I think you may be right about not needing sigma. I think I was confused by the Lotka-Volterra example above where there were priors for the ode model parameters, but then also one for the variance of the normal distribution in the likelihood. So I just assumed there needed to be some variance parameter in the likelihood without really thinking about it. I also changed `pred_sum` as you suggested, which makes more sense, and now it works! I was getting a lot of numerical issue warnings but these were resolved by using `BinomialLogit` instead of `Binomial`. The fit to the data is not great, but I still need to figure out my priors better and try a few of the different samplers. Thanks a lot for your help!

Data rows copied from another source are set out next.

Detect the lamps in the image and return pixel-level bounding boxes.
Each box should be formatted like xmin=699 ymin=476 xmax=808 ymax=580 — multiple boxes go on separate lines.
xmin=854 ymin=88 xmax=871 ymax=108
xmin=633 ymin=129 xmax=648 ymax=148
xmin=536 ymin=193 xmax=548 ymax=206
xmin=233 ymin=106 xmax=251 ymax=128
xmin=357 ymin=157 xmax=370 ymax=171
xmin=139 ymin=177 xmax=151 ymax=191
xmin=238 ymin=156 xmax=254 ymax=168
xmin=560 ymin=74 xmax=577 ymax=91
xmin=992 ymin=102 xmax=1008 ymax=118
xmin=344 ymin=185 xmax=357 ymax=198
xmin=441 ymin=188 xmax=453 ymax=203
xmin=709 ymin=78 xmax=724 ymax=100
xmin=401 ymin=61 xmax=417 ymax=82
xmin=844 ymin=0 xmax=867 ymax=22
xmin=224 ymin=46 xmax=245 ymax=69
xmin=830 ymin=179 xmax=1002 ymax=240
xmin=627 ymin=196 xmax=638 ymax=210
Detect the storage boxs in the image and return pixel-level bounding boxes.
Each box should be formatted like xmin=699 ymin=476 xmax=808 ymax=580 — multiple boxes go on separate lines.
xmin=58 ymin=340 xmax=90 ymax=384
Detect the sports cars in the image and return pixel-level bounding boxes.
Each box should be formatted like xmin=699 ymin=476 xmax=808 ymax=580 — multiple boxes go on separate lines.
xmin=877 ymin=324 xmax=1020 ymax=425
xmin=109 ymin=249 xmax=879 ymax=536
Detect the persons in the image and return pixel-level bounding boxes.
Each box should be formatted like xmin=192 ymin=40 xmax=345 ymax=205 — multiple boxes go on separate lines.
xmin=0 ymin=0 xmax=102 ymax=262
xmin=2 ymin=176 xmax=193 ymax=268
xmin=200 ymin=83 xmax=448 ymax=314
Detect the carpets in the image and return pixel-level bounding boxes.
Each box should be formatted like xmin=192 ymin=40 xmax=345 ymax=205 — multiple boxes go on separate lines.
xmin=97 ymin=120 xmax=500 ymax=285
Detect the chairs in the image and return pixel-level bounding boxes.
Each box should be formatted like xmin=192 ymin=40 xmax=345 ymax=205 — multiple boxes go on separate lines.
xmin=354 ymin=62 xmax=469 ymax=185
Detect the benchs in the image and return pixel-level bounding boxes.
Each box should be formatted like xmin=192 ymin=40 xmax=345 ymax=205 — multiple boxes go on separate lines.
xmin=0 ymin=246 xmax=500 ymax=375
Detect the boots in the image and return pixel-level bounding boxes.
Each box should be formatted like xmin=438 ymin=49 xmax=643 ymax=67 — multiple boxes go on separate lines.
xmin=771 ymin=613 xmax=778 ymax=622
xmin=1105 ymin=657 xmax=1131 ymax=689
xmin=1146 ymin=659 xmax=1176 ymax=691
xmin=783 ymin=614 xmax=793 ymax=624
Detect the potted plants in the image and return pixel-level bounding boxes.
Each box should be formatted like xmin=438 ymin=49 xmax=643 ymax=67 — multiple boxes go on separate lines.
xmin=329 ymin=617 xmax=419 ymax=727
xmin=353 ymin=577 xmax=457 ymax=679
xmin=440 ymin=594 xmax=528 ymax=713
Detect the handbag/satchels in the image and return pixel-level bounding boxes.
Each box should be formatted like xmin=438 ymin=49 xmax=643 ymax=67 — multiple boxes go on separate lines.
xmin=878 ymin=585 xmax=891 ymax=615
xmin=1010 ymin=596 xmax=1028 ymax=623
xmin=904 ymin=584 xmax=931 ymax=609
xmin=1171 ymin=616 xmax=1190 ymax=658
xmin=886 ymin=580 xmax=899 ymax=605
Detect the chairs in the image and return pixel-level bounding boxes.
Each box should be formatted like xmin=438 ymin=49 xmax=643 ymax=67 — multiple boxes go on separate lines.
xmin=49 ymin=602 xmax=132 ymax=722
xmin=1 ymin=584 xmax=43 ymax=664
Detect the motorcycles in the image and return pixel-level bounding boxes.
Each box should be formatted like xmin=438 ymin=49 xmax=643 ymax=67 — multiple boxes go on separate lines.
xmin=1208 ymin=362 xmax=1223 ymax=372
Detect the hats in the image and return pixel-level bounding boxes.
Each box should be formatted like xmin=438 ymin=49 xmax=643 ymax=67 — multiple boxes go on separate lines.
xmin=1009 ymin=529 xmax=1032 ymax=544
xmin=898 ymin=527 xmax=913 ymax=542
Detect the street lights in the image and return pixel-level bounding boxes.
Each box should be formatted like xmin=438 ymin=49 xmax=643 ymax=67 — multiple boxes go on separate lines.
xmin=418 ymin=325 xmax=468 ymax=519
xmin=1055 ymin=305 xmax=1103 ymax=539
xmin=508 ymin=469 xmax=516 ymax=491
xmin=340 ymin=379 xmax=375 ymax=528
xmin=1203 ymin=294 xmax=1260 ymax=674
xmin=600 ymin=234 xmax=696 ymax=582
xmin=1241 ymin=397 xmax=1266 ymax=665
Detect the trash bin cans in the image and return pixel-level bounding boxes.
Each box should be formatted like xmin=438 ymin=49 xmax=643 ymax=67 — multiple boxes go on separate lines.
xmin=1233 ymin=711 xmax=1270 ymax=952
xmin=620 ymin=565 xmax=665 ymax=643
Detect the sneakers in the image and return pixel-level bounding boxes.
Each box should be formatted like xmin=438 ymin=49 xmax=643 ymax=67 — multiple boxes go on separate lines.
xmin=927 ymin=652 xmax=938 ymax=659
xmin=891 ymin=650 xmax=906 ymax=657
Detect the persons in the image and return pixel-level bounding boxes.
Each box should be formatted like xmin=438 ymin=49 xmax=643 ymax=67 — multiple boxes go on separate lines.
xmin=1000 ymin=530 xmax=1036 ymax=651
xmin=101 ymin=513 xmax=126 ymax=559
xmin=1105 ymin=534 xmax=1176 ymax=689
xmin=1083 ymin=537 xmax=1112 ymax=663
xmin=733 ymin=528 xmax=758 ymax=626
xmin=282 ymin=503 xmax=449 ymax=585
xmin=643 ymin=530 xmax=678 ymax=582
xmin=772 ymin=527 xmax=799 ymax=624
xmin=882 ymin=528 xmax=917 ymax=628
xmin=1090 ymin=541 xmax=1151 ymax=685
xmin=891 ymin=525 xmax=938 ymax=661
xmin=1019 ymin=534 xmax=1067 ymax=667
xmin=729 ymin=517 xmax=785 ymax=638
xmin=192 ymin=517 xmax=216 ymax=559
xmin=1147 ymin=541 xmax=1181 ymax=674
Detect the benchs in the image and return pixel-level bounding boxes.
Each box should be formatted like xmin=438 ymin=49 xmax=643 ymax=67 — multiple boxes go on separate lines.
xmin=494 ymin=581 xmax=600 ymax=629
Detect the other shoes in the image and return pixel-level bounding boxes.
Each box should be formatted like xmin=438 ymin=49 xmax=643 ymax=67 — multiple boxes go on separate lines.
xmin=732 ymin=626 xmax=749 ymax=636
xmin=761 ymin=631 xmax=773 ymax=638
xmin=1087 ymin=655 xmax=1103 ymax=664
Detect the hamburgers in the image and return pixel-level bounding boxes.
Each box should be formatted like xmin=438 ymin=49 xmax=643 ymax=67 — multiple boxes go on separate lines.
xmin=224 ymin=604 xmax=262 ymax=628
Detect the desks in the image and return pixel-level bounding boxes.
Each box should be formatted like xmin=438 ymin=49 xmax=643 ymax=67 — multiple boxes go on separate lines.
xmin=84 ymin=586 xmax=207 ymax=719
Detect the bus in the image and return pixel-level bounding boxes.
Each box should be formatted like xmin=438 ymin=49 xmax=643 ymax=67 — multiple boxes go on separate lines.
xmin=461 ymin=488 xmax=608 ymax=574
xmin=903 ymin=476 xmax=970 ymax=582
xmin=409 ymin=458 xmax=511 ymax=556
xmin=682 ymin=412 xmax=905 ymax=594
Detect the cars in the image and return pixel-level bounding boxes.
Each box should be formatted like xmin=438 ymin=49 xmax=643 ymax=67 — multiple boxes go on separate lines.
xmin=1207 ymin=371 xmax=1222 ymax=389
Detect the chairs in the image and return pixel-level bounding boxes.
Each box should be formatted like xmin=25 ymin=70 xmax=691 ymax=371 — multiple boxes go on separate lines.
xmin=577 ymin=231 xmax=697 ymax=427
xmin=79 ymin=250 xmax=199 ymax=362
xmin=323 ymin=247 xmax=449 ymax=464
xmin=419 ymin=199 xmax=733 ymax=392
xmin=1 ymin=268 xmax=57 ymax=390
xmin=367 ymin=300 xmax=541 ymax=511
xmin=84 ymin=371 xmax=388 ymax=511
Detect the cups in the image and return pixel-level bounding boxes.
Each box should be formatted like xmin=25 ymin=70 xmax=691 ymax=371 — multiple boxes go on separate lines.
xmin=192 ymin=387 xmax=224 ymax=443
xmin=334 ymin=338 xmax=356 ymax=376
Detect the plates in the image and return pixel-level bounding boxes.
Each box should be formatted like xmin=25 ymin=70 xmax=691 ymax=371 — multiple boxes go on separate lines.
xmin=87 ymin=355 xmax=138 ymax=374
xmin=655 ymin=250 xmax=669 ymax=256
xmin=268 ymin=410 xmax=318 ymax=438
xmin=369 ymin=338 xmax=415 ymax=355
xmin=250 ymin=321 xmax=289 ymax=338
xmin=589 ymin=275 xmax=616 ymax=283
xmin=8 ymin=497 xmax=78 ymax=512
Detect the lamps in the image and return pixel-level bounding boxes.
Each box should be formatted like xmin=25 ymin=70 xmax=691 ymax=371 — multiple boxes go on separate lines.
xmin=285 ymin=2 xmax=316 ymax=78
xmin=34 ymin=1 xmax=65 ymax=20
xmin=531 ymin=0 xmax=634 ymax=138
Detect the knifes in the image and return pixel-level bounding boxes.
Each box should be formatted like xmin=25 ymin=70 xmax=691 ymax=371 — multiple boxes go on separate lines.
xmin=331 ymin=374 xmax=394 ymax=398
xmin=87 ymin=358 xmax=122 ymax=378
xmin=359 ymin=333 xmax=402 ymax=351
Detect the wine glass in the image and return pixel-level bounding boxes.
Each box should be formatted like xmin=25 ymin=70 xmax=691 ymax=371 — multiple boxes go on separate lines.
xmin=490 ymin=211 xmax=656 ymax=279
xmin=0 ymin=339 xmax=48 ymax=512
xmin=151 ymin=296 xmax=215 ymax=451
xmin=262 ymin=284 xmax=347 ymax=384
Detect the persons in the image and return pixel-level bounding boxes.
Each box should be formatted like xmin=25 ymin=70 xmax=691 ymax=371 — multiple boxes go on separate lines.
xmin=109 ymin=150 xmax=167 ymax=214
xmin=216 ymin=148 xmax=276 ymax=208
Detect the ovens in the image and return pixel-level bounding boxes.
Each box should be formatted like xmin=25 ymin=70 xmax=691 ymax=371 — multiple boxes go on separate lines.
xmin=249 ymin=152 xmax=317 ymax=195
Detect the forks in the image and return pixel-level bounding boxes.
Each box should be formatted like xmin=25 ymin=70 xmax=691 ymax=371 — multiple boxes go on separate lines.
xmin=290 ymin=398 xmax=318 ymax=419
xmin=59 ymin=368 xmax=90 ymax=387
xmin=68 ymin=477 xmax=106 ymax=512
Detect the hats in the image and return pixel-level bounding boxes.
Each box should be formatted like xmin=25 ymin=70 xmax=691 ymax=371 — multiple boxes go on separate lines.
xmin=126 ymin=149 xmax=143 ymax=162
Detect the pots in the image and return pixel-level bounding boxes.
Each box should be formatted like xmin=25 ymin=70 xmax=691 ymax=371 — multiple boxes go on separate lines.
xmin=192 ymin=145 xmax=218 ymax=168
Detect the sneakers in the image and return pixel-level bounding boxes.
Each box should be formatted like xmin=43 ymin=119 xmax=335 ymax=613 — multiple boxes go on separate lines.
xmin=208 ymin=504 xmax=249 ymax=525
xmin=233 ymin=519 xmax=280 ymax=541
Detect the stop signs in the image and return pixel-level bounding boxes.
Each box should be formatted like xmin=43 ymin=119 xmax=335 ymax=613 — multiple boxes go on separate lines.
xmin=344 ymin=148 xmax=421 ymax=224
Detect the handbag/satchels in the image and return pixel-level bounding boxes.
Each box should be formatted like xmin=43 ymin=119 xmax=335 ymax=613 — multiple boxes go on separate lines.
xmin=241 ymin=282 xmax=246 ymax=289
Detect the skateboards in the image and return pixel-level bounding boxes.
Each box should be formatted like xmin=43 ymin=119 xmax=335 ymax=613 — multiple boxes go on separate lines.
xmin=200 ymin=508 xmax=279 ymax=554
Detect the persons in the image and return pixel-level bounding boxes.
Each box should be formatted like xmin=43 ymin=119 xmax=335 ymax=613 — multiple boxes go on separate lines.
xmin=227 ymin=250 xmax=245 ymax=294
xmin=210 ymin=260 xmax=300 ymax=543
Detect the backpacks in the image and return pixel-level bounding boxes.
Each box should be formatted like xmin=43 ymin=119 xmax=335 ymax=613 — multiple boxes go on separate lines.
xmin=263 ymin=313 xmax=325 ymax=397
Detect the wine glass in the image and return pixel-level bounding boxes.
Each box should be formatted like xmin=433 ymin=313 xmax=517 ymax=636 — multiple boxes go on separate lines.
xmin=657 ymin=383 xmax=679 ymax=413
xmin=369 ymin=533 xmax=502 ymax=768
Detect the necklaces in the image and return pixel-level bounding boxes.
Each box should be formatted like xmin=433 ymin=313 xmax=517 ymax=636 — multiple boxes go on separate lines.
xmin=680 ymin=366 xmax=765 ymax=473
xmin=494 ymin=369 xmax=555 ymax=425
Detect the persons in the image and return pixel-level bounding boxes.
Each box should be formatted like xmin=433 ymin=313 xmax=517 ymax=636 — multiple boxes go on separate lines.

This is what I ended up with:

``````    tspan11 = (0.0,81.0)
u0 = [0.0;0.0;0.0]

#Priors

muU ~ truncated(Normal(0.001,0.002),0.001,0.02)
muI ~ truncated(Normal(0.001,0.002),0.001,0.02)
m ~ truncated(Normal(12.5,5.0),0,90)
tau ~ truncated(Normal(50.0,50.0),10.0,120.0)

p11 = [muU, muI, m, tau]
prob11 = ODEProblem(DevDelay_simpODE,u0,tspan11,p11)
predicted = solve(prob11,Tsit5(),saveat=datax11)
for i = 1:length(predicted)
lar_sum = data[1,i] + data[2,i]#Total number of larvae counted
pred_prob = predicted[i][1] / sum(predicted[i][1:2]) #Proportion of larvae that are U
data[1,i] ~ BinomialLogit(lar_sum,pred_prob) #likelihood of observing data assuming it was drawn from a binomial with # of trials (n) = pred_sum and success rate (p) = pred_prob
end
end

model = fit11_5(data_11)
@time chain11_5 = sample(model, NUTS(.65),500)
# @time chain11_5 = sample(model, HMC(0.01,10),1000)
plot(chain11_5)
``````

After playing around a bit, I found the poor fit was due to my priors (which were arbitrary at this point). By changing the priors to (0.0, Inf) and using the MH sampler it runs really fast, high ESS, and gives a good result. Thanks again for your help!